*** PROVIDED MATERIAL ***

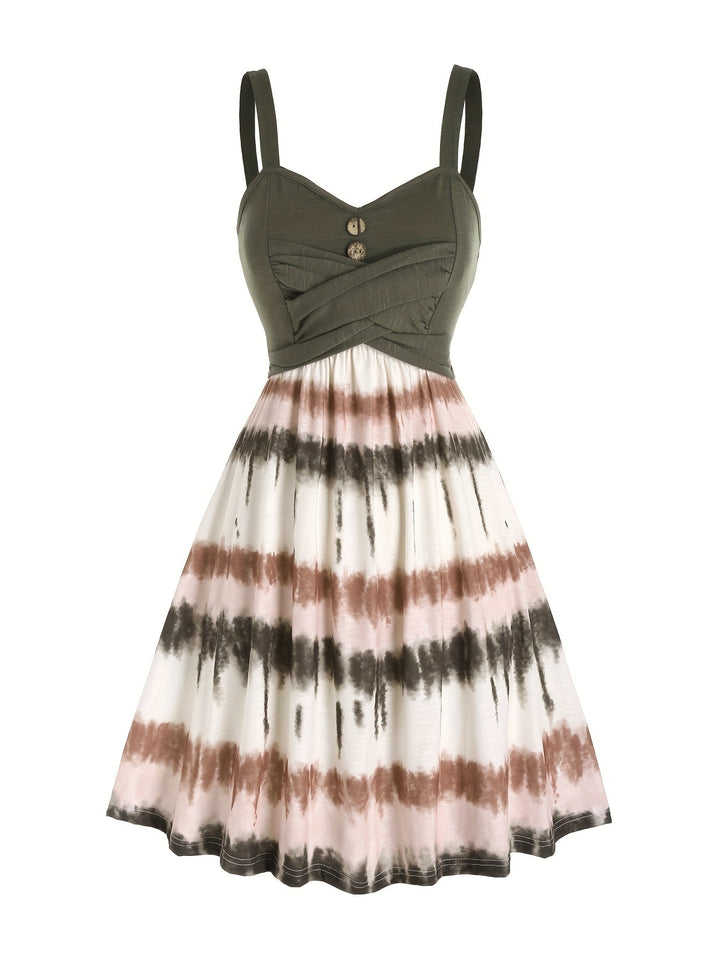 Elegante e comoda vestaglia da donna con motivo tie-dye alla moda, elegante scollatura a V e finti bottoni di gusto.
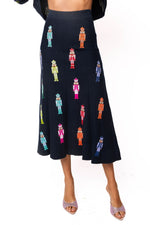 Load image into Gallery viewer, Mini Rainbow Nutcracker Knit Skirt in Navy
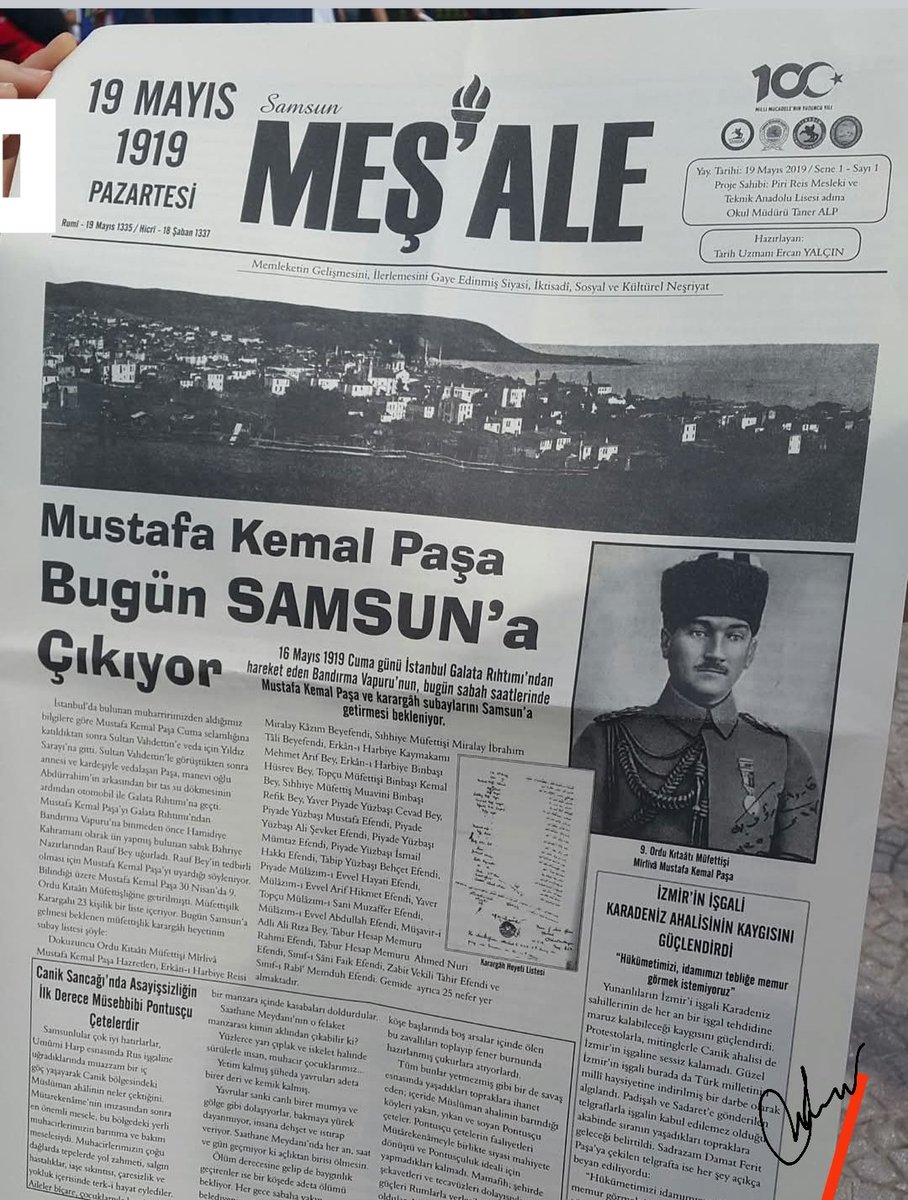 Yazıyorrrr yazıyorrrr diyordu 19 Mayıs 1919 günü Samsun'da yayın yapan Meşale gazetesini satan çocuklar..Yazıyor bugün Mustafa Kemal Paşa Samsun'a çıkıyor diye..Tam 106 yıl oldu o gazete çıkalı ama o heyecan Samsun'da hiç eksilmedi..#19mayis1919 #Samsun #Atatürk #Bayram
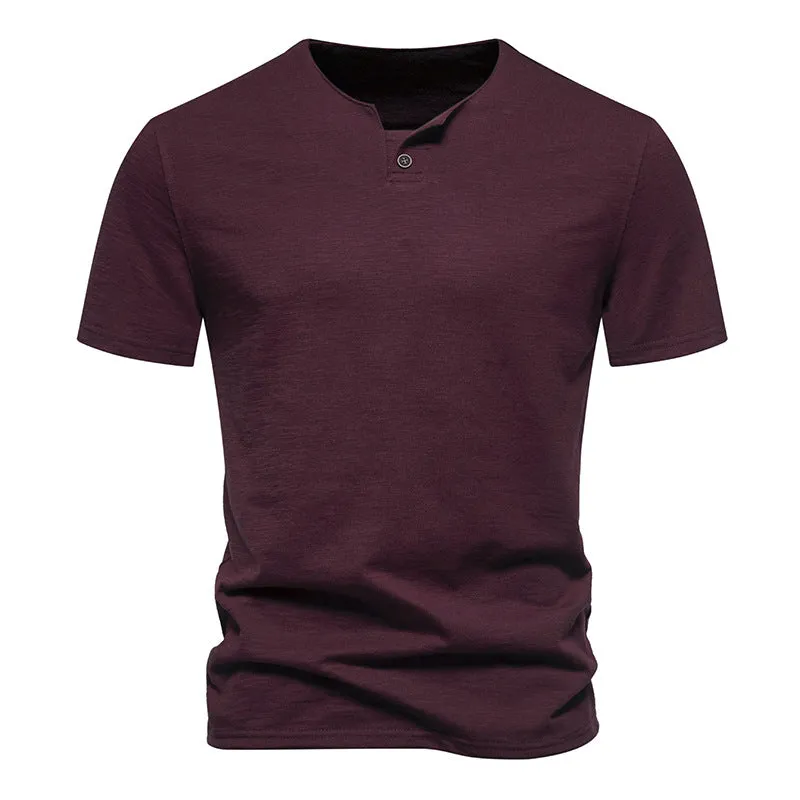 Men Crewneck Buttons Short Sleeves T-Shirt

***

> WORK TASK
Reproduce the material above from its first line through the line containing "Load image into", both ends included, and skip every picture.

> RESULT
 Elegante e comoda vestaglia da donna con motivo tie-dye alla moda, elegante scollatura a V e finti bottoni di gusto.
 Load image into Gallery viewer, Mini Rainbow Nutcracker Knit Skirt in Navy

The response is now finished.